Gonda: A final word ?

 

Daniel Ndlela: It’s a bad law. It is not going to encourage investment in our country. It is coming at a time when Zimbabweans need more money in their system.

 

Mandiwanzira: One, here is an opportunity for Zimbabweans who have worked so hard in the Diaspora to come back and serve themselves. Two, people (especially investors) need to read and understand this law because if they rely on media reports, they will be misled. Investors must identify the right partner and that right partner must pay market value for whatever shareholding they are getting. I would like to encourage every Zimbabwean to seize this opportunity and make a difference. This is not a free for all, you’ve got to raise money and buy into a business that you can take forward, not a business that you can run down. This is the festive season for all banks. This train is not stopping no matter how much people talk.

 

Mawere: We should rely on what has worked.
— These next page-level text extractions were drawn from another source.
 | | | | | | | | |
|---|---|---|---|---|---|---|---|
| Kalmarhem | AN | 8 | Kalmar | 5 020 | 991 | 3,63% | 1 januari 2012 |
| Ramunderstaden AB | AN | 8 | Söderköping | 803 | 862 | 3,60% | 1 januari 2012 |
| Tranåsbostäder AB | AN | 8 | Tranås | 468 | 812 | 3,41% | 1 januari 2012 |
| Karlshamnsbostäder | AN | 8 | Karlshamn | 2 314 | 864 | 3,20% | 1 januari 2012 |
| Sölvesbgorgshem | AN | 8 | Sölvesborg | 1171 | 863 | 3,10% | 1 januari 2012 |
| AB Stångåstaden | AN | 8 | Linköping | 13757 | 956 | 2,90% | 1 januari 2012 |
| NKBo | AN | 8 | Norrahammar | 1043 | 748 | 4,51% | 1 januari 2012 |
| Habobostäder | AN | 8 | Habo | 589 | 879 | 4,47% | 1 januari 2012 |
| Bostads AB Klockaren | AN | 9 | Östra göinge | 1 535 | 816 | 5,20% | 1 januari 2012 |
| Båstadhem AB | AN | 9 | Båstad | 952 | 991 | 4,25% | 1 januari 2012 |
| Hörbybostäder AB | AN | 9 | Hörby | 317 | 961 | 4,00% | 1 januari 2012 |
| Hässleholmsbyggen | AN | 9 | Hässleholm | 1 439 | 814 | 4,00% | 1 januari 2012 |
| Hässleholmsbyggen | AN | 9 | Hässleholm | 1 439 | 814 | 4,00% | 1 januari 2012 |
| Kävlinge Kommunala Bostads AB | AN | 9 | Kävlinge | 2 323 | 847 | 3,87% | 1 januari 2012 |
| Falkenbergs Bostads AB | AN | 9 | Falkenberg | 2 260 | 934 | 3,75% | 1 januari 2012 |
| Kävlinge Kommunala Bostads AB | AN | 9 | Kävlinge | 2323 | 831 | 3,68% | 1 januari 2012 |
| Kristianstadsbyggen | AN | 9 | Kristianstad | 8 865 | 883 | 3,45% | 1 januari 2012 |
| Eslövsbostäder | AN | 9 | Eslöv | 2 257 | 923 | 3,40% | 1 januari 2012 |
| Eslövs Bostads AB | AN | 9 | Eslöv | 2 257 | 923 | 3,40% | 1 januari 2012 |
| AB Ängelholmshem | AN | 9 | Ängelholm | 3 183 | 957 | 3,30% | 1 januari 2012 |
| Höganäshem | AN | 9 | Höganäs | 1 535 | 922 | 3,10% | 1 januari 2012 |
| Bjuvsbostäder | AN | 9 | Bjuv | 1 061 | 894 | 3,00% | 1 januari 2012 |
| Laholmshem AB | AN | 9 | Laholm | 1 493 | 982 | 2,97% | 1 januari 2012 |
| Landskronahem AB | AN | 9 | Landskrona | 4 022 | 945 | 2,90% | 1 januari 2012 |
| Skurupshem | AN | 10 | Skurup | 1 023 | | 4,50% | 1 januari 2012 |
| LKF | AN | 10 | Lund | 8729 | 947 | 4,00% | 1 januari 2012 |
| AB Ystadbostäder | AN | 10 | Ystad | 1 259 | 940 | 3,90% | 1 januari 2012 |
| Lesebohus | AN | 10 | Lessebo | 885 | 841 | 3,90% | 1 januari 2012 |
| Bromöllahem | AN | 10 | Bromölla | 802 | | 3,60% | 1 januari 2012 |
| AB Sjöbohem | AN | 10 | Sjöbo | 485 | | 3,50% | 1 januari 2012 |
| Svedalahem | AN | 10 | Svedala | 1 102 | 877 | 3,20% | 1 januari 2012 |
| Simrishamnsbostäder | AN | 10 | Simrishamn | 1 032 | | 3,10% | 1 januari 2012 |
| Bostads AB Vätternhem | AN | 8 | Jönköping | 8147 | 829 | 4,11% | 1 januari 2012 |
Laws that will not advance the collective interests of the country require review and interrogation.

 

Thornycroft: It is difficult to do business in Zimbabwe anyway. The record of the previous government has been to legislate, restrict, control, take over and interfere with. We have an economy 30 years after Independence that is a small fraction of what it was in 1980, where industries have closed down and where perhaps only the retail sector has enlarged. We need industries that create goods, services, jobs and a law like this is just anti expansion. It’s actually a childish law, it’s a law based on spitefulness. It has nothing to do with creating a Zimbabwe where the majority of the population is employed and where the raw materials are beneficiated for everyone’s good - for the companies’ good, for the workers’ good etc. ZANU PF has no record of success and Minister Saviour Kasukuwere who has created these legislations in consultation with his colleagues, should be advised to do what is necessary to expand the economy and not contract it. Instead of taking over companies, why is the energy of this country not going into creating new companies to replace those that have closed down in the last ten to 15 years? That would be creative, this is just destructive.